What is asked
Please decide whether each statement below agrees with the text on the TEAMCARE pilots, answering yes or no and quoting the deciding words of the text. (a) Kleio Koutra of HMU, Greece, took part in Round Table 1. (b) The Session 2 speakers called for an approach led by academia alone. (c) Donna Henderson spoke on behalf of the Region of Crete.

Text passage
──────
Figure 2: Jan Illing (RCSI) talking about the TEAMCARE model

During Round Table 1, early experiences from the Teamcare pilots were discussed by Benedetto Giardulli (UniGe, Italy), Ewelina Łojewska (UMED, Poland), Kleio Koutra (HMU, Greece) and Geraldine Regan (RCSI, Ireland). The speakers illustrated how each region has adapted the training model to local needs and highlighted the critical skills gaps addressed, from digital literacy to interprofessional collaboration. These pilots have already begun to generate practical insights and evidence for policy and system-level uptake, reinforcing the scalability of the curriculum within higher education and professional development frameworks.

Figure 3: Ewelina Łojewska talking about the Polish pilot

Figure 4: Experiences from the TEAMCARE pilots

Following this, Session 2 focused on the broader innovation ecosystems required to move from isolated pilots to sustained implementation. Raquel Losada (INTRAS Foundation / COMFORTage Project), Donna Henderson (NHS Scotland) and Antonios Papadakis (Region of Crete, Directorate of Public Health and Social Welfare), emphasised the need for a multi-stakeholder approach linking academia, government, industry, civil society, and end users. They stressed the importance of interoperability, digital health literacy, and ongoing professional training to enable meaningful adoption across diverse sociocultural and organisational settings.
──────
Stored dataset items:
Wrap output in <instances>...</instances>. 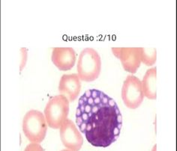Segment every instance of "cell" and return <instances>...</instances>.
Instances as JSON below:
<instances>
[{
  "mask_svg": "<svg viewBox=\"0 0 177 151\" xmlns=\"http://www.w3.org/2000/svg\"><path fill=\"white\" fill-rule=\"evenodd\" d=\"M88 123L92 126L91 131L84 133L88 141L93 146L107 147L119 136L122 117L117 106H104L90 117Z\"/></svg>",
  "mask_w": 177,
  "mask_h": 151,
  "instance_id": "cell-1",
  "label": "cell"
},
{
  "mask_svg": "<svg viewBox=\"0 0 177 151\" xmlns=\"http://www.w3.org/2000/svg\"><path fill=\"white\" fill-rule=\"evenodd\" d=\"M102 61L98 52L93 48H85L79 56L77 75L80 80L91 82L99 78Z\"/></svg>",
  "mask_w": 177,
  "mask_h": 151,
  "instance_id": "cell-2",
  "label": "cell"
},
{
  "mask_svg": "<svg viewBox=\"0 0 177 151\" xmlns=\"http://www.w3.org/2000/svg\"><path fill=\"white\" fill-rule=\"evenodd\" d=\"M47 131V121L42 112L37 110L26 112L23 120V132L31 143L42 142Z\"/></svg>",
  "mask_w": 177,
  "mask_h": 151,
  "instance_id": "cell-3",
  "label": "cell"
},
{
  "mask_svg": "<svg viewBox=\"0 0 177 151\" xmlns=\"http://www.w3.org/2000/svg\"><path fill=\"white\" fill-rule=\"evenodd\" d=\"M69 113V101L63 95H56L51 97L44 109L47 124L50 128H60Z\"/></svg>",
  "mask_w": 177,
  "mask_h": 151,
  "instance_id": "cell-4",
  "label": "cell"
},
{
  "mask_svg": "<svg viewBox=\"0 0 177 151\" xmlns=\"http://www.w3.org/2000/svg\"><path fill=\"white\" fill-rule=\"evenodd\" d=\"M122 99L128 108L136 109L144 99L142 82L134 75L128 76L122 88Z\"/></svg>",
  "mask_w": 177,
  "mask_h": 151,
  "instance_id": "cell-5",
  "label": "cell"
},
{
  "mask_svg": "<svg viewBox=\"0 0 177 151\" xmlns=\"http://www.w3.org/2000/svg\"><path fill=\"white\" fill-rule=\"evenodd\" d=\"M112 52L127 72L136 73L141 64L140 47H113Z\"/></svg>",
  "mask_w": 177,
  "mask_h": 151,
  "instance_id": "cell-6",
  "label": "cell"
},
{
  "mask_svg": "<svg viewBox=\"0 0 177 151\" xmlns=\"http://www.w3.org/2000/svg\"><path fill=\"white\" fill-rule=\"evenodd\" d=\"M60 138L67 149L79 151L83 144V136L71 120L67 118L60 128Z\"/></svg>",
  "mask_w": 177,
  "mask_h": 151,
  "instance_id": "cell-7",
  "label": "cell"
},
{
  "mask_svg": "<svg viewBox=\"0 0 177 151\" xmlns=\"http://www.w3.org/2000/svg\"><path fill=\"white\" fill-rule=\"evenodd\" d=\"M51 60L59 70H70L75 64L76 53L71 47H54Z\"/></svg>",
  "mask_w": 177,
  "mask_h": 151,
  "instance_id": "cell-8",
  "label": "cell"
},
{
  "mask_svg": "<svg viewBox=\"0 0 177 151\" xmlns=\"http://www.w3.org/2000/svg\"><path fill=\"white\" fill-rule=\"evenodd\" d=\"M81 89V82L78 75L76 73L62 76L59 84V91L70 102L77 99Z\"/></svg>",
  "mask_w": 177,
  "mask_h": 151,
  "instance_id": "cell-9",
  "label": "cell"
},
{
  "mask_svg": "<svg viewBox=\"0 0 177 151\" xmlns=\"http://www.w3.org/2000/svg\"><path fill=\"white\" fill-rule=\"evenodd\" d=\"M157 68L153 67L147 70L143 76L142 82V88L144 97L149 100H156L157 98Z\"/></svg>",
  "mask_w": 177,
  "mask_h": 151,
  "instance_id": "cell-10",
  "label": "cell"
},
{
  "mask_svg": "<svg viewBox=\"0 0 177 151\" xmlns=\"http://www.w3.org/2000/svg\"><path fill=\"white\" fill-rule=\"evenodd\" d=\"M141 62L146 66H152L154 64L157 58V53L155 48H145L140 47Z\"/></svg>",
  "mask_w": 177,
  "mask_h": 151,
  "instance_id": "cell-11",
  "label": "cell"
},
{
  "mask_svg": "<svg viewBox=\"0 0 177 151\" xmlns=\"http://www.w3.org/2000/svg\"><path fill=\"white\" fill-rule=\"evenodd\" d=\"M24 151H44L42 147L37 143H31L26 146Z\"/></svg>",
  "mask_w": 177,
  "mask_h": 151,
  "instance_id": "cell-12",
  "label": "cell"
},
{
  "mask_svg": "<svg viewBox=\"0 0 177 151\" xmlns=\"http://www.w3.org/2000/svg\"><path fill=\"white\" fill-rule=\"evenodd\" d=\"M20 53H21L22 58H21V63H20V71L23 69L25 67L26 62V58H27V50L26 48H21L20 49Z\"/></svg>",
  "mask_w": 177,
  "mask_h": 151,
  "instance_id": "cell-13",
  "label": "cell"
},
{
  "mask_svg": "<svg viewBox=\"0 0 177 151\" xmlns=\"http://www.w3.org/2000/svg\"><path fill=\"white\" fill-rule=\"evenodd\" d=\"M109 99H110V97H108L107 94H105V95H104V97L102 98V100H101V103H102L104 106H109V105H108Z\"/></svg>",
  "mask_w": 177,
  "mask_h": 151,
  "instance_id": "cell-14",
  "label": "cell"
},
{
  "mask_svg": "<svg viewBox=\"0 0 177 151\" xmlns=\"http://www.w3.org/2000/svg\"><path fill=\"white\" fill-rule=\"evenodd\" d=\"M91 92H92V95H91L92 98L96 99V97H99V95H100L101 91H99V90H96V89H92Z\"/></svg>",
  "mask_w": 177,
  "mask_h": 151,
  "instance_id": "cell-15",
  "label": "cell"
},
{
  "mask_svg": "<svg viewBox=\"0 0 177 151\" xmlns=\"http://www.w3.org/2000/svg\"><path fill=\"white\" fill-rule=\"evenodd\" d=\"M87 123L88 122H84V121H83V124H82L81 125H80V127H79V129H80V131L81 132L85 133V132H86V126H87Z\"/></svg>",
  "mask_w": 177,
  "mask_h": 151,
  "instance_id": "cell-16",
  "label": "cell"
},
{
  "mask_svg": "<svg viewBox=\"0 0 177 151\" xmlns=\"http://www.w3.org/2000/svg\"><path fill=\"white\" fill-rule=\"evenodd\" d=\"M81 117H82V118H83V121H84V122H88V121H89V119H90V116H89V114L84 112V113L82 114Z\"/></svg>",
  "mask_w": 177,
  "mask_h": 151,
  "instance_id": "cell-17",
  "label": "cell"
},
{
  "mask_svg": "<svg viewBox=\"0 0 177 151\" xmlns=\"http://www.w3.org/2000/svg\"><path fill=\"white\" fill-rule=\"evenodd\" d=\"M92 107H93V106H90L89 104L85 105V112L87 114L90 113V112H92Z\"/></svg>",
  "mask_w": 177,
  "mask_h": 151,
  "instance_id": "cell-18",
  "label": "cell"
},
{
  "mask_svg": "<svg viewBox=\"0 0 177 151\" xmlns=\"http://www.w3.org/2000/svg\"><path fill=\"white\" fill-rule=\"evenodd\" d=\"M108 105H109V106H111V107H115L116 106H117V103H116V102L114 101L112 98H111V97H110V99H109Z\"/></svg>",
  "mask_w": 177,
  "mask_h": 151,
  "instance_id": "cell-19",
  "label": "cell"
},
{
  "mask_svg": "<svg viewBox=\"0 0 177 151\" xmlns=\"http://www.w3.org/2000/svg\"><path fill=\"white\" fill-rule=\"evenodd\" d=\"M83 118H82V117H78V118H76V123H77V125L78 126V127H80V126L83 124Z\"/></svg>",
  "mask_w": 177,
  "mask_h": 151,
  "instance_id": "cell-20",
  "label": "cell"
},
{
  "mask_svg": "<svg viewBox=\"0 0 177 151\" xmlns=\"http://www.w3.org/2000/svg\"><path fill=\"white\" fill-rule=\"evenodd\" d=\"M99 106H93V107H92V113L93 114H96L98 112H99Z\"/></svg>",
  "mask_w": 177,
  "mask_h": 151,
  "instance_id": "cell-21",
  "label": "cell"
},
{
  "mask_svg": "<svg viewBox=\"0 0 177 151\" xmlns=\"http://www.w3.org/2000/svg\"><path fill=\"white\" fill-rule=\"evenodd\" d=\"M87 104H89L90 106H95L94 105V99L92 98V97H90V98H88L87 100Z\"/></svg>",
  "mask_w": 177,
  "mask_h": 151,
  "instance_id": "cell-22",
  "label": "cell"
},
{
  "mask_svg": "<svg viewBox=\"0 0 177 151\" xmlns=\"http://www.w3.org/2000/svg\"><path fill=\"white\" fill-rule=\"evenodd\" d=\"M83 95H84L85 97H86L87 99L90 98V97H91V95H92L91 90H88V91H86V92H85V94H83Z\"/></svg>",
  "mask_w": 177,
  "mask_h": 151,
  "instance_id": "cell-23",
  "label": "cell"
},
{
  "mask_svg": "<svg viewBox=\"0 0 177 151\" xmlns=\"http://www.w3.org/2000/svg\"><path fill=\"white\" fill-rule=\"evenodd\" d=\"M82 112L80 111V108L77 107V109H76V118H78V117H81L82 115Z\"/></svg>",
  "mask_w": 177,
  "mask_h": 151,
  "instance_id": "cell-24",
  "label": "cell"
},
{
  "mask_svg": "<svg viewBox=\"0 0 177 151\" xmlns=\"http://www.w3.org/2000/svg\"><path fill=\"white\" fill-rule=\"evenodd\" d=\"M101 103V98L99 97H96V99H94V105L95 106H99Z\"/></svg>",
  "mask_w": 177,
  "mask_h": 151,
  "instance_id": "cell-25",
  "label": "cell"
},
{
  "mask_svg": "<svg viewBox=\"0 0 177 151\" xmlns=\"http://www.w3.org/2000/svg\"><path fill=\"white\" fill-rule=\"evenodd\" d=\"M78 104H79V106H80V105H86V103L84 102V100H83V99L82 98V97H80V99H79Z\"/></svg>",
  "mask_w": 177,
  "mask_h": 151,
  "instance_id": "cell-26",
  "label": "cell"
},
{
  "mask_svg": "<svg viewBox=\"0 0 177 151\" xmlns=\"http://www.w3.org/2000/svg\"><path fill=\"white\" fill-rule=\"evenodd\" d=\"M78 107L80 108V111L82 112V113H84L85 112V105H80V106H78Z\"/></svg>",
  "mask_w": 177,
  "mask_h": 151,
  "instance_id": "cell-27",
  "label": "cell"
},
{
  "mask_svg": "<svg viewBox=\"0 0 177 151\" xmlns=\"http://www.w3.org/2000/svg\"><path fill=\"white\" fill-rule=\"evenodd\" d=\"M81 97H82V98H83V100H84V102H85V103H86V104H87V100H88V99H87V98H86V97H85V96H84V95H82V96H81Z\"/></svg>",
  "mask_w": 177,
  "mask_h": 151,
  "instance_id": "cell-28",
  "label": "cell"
──────
Correct result
(a) Yes: "Kleio Koutra (HMU, Greece)"
(b) No: "emphasised the need for a multi-stakeholder approach linking academia, government, industry, civil society, and end users"
(c) No: "Donna Henderson (NHS Scotland)"